Individualized fracture risk assessment could have important implications in the optimization of treatment effectiveness. The effectiveness of an intervention is commonly expressed in terms of the number of patients needed to treat (NNT) to reduce one event. In several antifracture clinical trials, the NNT to reduce one vertebral fracture (compared with the untreated group) ranged from 8 to 83.60 For hip fracture, the NNT ranged from 91 to 250.60,61 The high variability of NNT is mainly attributable to the variation in baseline risks among the participants in the trials, which selected patients on the basis of BMD and/or a history of fracture. As the NNT is a function of baseline risk and absolute risk difference, selecting patients with high risk of fracture would reduce the NNT. With individualized risk assessment, by selecting individuals on the basis of their unique clinical and genetic risk profile, it is possible to increase the homogeneity of risks and hence optimize treatment effectiveness.

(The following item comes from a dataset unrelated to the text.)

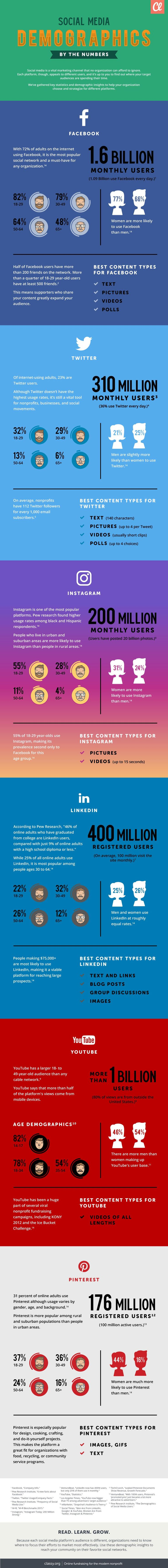 Social Media Demographics By the Numbers - #Infographic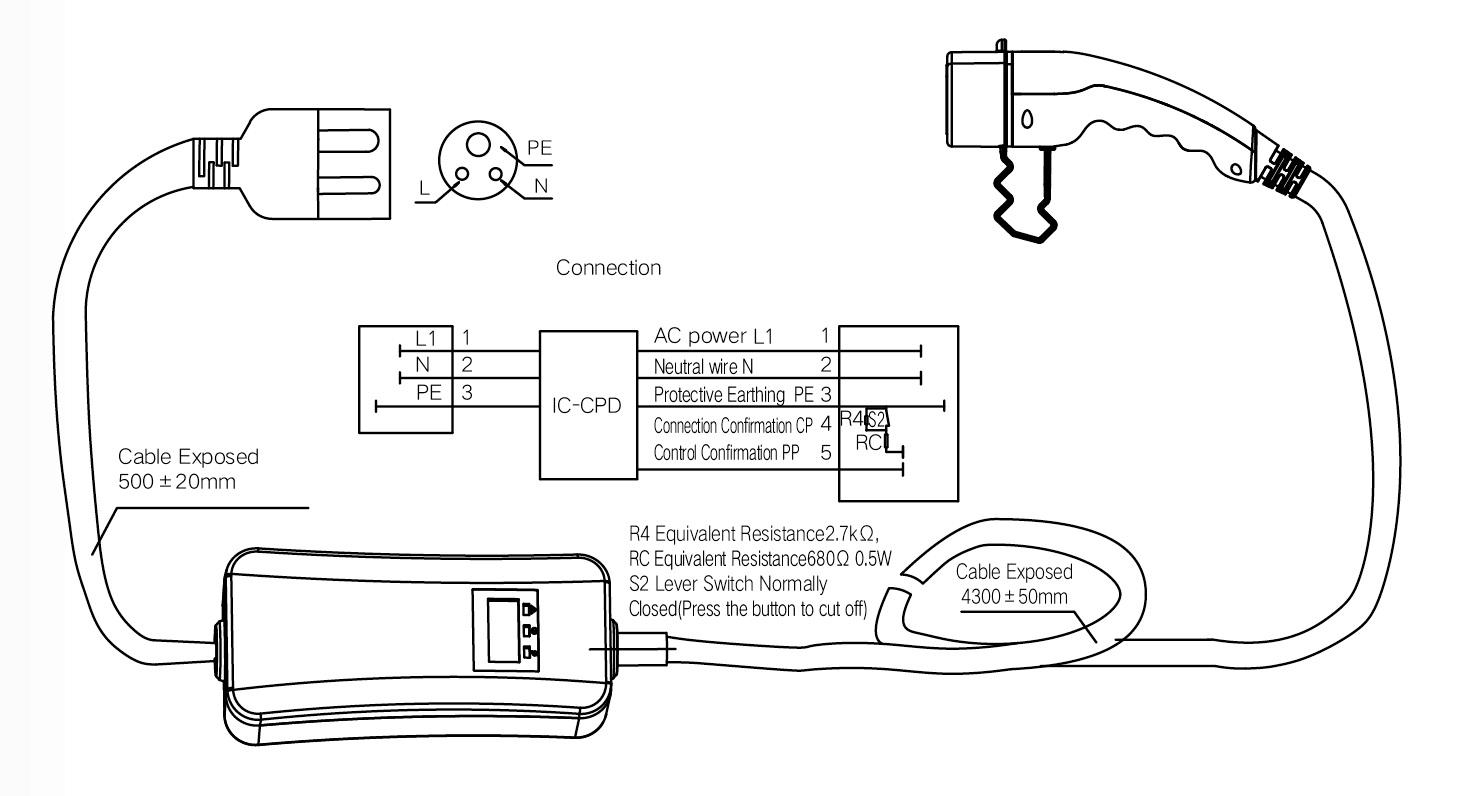 IEC 62196-2 Mode 2(Level 2).jpg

The application of individualized risk assessment must be in accordance with the stringent principle of evidence-based medicine. Until now, trials specifically testing the efficacy of individualized therapies chosen on the basis of multivariable risk-based assessments have not been carried out. Therefore, it is not clear whether treating individuals who are selected on the basis of their absolute risk will result in fracture reduction. However, a secondary analysis of a clinical trial suggested that treating women in the top quartile of fracture risk (average 10-year risk probability of 24%) resulted in a 23% reduction in fracture risk (HR 0.69, 0.53–0.90).62 These data are consistent with the hypothesis that treating individuals at high or moderate absolute risk could reasonably be expected to reduce fractures.

Conclusions

In conclusion, the assessment of individual fracture risk is currently based on conventional clinical risk factors. However, GWAS have identified several common genetic variants that are moderately associated with fracture risk. These genetic variants, despite their modest effect sizes, can yield predictive value beyond conventional clinical risk factors when integrated into an existing fracture risk assessment tool such as the Garvan Fracture Risk Calculator.51,52 These genetic variants, together with established clinical risk factors, could provide a useful index of the fracture risk of an individual. This individualized index will potentially help clinicians to tailor treatment to an individual and to make informed choices relating to lifestyle and preventive intervention. However, the incomplete discrimination and accuracy of prediction—probably related to the incomplete coverage of relevant variants and failure to take into account potential gene–gene and gene–environment interactions56—remains a major challenge. With rapid advances in DNA sequencing technology, more variants at a low frequency but with larger effect size will probably be identified. Advances in modelling approaches will refine the genetic profiling and enable a better assessment of fracture risk and individualized fracture prevention.

Review criteria

A search of original articles and meta-analysis published 1985–2012 indexed in PubMed and MEDLINE was carried out. The search terms were “fracture”, “osteoporosis”, “bone mineral density”, “genetics”, “heritability”, “genome-wide association study”, and “candidate gene association study”. All articles were English language, full-text papers. Abstracts were not considered. Owing to the size restriction of the Review, we could not include all of the references identified.